In response to the COVID-19 pandemic, we formally established a COVID-19 team focused on developing and implementing a number of safety measures to help our employees manage their work and personal responsibilities, with a strong focus on employee well-being, health and safety. The COVID-19 team established an information campaign to provide employees an understanding of the virus risk factors and safety measures, as well as timely updates from governmental regulations.
7
Beyond employee safety, Devon also prioritizes the physical, mental and financial wellness of our employees. We offer competitive health and financial benefits with incentives designed to promote well-being, including an Employee Assistance Program (“EAP”) that provides virtual counseling services for employees and their family members free of charge. Access to experienced counselors, financial experts, staff attorneys, elder-care consultants and concierge services is included in EAP services available 365 days a year, 24 hours a day. Devon encourages employees to take advantage of our wellness programs and activities by getting an annual physical exam, attending preventive health screenings and completing a financial wellness series at no cost to employees.
Employee Compensation, Benefits and Development
We strive to attract and retain high-performing individuals across our workforce. One way we do this is by providing competitive compensation and benefits, including annual bonuses; a 401(k) savings plan with a Devon contribution up to 14% of the employee’s earnings; stock awards for all employees; medical, dental and vision health care coverage; health savings and dependent-care flexible spending accounts; maternity and parental leave for the birth or adoption of a child; an adoption assistance program; alternate work schedules; flexible work hours; part-time work options; and telecommuting support; among other benefits.
Devon also looks to our core values to build the workforce we need. We develop our employees’ knowledge and creativity and advance continual learning and career development through ongoing performance, training and development conversations.
Diversity, Equity and Inclusion
Devon’s success depends on employees who demonstrate integrity, accountability, perseverance and a passion for building our business and delivering results. Our efforts to create a workforce with these qualities start with offering equal opportunity in all aspects of employment. We do this with company policies and leadership commitment, and by providing employees opportunities to help shape Devon’s diversity, equity and inclusion direction and actions.

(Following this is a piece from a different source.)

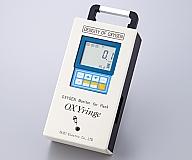 酸素濃度計等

We strive to demonstrate inclusion, equity and diversity throughout the Company to bring a range of thoughts, experiences and points of view to our problem-solving and decision-making. Along with senior leadership efforts, Devon’s Diversity, Equity and Inclusion (“DEI”) Team works to proactively increase diversity and inclusion awareness, identify challenges and find innovative ways to achieve Devon’s inclusion and diversity vision and priorities. In 2021, our workforce was comprised of 24% females and 22% minorities. Along with our workforce efforts, we invest in DEI through community partnerships. One way we are achieving this is by creating STEM centers in elementary schools in the areas in which we operate. Devon has helped open more than 100 STEM centers that orient children of all backgrounds to skills that will be essential for the future workforce. In 2021, Devon awarded nine Inclusion and Equity Grants, ranging from $5,000 to $25,000 to nine diverse community organizations throughout Oklahoma City. This program plans to expand in 2022 to reach additional organizations across more of the Company’s operational areas.
Compliance Culture
We reinforce the high expectations we have for ethical conduct by our employees through our Code of Business Conduct and Ethics (“Code”). The Code sets out basic principles for all employees to follow and incorporates specific guidance on critical areas such as our prohibition of harassment and discrimination, our protocols for avoiding conflicts of interest and our policies related to anti-corruption laws, privacy, cybersecurity and confidential information. On an annual basis, Devon employees, as well as our directors and officers, are required to acknowledge and agree to abide by our Code and complete a training course on the Code and its related policies. We encourage our employees to help enforce the Code and maintain reporting systems that are designed to minimize concerns that reports will result in retaliation.
8
Oil and Gas Properties
Property Profiles
Key summary data from each of our areas of operation as of and for the year ended December 31, 2021 are detailed in the map below.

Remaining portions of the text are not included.